_WORK INSTRUCTIONS:_ Please swap "camera" for "viewer" in the listing, from the line with "Given the picture, is" up to and including its last line. Return only those lines, leaving everything else unchanged.

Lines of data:
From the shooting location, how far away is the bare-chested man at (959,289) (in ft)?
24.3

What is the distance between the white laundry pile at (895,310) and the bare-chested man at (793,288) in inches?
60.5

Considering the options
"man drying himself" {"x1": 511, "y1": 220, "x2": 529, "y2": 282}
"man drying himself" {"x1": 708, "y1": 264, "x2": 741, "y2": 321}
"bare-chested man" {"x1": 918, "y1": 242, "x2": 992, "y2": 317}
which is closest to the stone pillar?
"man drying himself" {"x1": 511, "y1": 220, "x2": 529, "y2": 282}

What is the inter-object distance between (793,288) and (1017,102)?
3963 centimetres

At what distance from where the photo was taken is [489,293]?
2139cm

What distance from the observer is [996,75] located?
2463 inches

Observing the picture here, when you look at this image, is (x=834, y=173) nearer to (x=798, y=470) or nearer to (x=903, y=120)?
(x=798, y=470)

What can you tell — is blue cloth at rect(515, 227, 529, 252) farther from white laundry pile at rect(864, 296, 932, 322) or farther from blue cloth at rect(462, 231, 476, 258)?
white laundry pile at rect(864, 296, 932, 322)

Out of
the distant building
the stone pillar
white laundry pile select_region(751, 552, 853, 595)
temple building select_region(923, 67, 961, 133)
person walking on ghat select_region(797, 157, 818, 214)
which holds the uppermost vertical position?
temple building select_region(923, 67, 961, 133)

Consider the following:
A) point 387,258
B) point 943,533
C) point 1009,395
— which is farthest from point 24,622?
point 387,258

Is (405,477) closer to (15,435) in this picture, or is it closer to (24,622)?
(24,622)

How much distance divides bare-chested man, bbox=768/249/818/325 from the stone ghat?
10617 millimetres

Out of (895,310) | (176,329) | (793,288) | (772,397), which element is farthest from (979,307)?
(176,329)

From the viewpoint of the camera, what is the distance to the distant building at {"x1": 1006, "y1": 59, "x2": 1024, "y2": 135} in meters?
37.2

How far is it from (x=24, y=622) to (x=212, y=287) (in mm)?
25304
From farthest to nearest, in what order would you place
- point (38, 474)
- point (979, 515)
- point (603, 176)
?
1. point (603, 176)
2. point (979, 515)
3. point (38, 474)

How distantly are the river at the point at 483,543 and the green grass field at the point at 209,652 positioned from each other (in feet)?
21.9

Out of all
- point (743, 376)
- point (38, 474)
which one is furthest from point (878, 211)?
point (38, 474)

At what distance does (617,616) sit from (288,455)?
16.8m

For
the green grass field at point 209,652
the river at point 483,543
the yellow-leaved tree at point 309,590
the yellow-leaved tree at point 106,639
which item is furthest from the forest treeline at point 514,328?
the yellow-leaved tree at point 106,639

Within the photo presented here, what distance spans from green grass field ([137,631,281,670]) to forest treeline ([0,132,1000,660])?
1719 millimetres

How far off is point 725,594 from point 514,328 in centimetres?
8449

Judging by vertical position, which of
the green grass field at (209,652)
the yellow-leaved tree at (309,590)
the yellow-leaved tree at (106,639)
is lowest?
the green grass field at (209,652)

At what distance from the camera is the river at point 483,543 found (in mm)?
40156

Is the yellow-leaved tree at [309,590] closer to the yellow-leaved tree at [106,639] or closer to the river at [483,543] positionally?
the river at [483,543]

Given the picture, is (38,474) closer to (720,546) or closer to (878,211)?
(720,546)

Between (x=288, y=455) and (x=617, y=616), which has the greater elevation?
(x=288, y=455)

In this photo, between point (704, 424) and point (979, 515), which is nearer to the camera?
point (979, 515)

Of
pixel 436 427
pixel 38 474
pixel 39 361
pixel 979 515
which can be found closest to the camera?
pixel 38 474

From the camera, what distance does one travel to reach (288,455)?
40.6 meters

_COMPLETED EXERCISE:_
Given the picture, is (38,474) closer to (720,546) or closer to (878,211)?
(720,546)

Between (x=288, y=455) and (x=617, y=616), which has the greater elevation?
(x=288, y=455)

In this photo, between point (704, 424) and point (979, 515), which is nearer to the viewer?
point (979, 515)

Of
pixel 436 427
pixel 38 474
pixel 39 361
pixel 979 515
which can be found closest to the viewer?
pixel 38 474

From the viewer, what distance does one travel to reach (288,455)?
40.6 meters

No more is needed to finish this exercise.